As Daniel's was the only women's bar in the city, the bar attracted a large range of female clientele from around Barcelona and the region, including non-lesbian clientele. Among the numerous patrons were housewives, high school and university-aged girls, lesbian prostitutes, famous Spanish celebrities and more. The music of Mari Trini was frequently playing in the bar's early days, and Tobar hired Maria Giralt, a prominent LGBTQ activist from Barcelona, as the bar's DJ. Maria Giralt worked at Daniel's for a period of ten months.

Because lesbian and homosexual activity were still not technically legal when the bar was opened, it had a red light above the dance floor to warn of imminent police raids. When the light illuminated, the patrons would stop dancing and sit with board games and cards to appear inconspicuous. While these women were not at a high risk of being arrested due to the 1970 Law on dangerousness and social rehabilitation's targeting of gay men, the families of these women often sent them to psychiatric facilities because of their sexuality.
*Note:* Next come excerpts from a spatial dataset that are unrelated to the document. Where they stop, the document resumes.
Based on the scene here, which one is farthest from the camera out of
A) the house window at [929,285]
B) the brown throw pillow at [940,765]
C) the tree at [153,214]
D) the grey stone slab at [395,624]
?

This was sometimes viewed as even worse than jail. The bar was raided by police several times in its first few years of operation, though their justifications for raiding were always vague. They'd claim the need to ensure that the bar and its patrons were obeying good manners and displaying good morals, language akin to that of the 1970 law.

Tobar was keen to support lesbians and women not just through nightlife, but also throughout daily life. Consequently, the bar sponsored women's soccer teams, basketball teams and a theater group, Five Stars & the Comet.  The theater group met in the dance hall at Daniel's, and performed an improv show called "Sala de espera." Daniel's was one of the few places in Spain to sell the Spanish feminist magazine called Laberint, later renamed Red de Amazonas. Daniel's was an important focal point, providing social cohesion to the emerging lesbian community in the post-Francoist era.

The bar no longer exists. Tobar died in 2009. However, her bar lives on in legacy and was featured at an exhibition in early 2013 at Ateneo de Madrid titled Women under suspicion. Memory and sexuality (1930-1980).

== References in culture ==
Daniel's was referenced in a volume of essays by Uruguayan writer Peri Rossi called Fatasías Eróticas in which two Italian women enter Daniel's bar after passing the scrutiny of its very protective owner, Maria del Carmen Tobar. It was also mentioned in a book published in 2019 called Barcelona Feminista 1975-1988. In 2016 the legacy of the now closed bar was featured in a YouTube video posted on the Travelqueers channel, in which women were interviewed about the history of the bar, their sentiments about its closure and how it has survived in memory and culture.